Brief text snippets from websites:

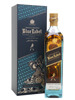 Johnnie Walker Blue Year of the Rat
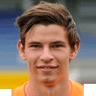 Jannik Wetzel image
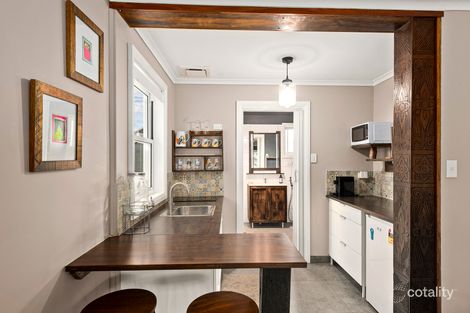 Property photo of 89 Greasons Road Bundanoon NSW 2578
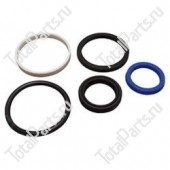 MITSUBISHI FD20 РЕМКОМПЛЕКТ ЦИЛИНДРА НАКЛОНА D=35MM НА ПОГРУЗЧИКИ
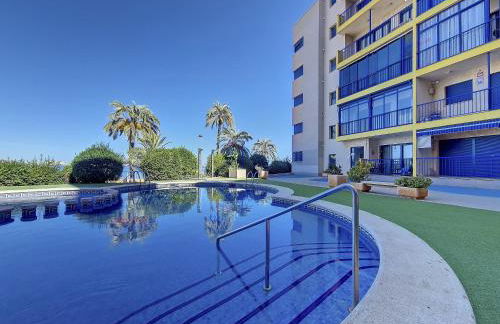 Verdemar 2 - 1210 - Foto 39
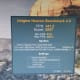 graphics-card-battle-nvidia-vs-amd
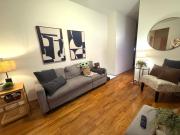 2-Bedroom Apartment in Hells Kitchen - Manhattan!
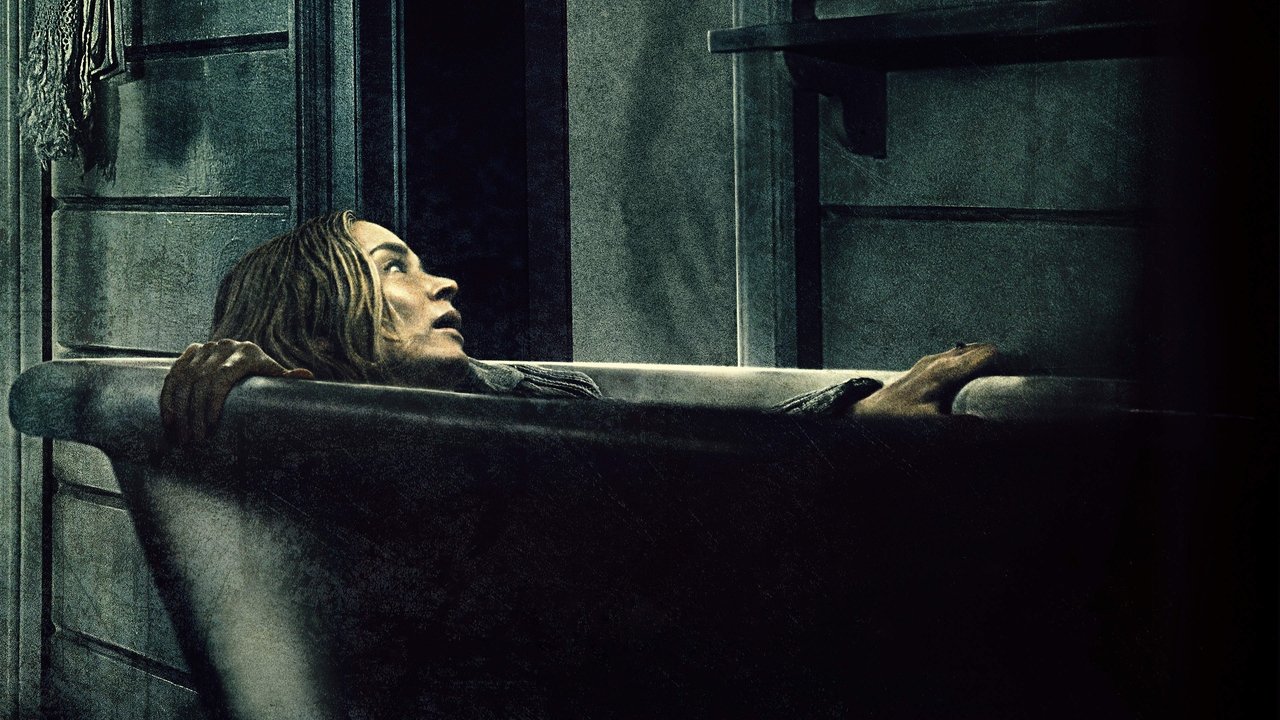 Backdrop image for movie A Quiet Place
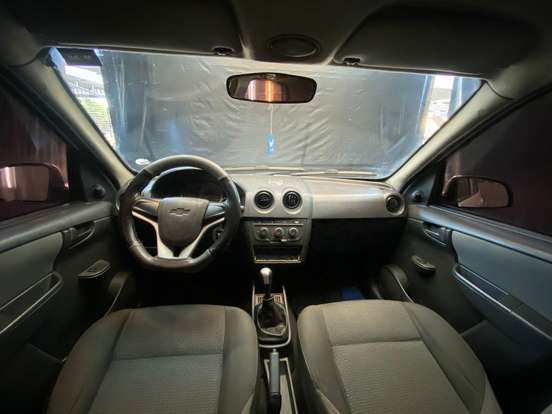 CHEVROLET-CELTA-2012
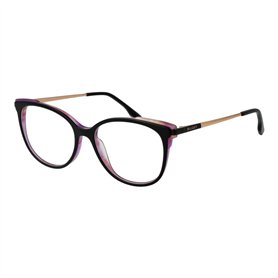 Monture de Lunettes Femme Bulget BG6462 53H01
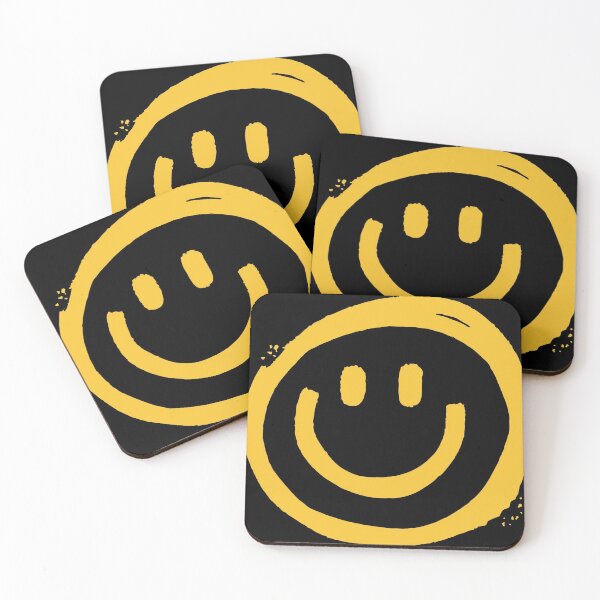 Item preview, Happy mood t-shirt designed and sold by AllstarwireShop.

ABOUT THIS TASK = Copy out every line of the listing above word for word, leaving out the pictures.

REPLY =
 Johnnie Walker Blue Year of the Rat
 Jannik Wetzel image
 Property photo of 89 Greasons Road Bundanoon NSW 2578
 MITSUBISHI FD20 РЕМКОМПЛЕКТ ЦИЛИНДРА НАКЛОНА D=35MM НА ПОГРУЗЧИКИ
 Verdemar 2 - 1210 - Foto 39
 graphics-card-battle-nvidia-vs-amd
 2-Bedroom Apartment in Hells Kitchen - Manhattan!
 Backdrop image for movie A Quiet Place
 CHEVROLET-CELTA-2012
 Monture de Lunettes Femme Bulget BG6462 53H01
 Item preview, Happy mood t-shirt designed and sold by AllstarwireShop.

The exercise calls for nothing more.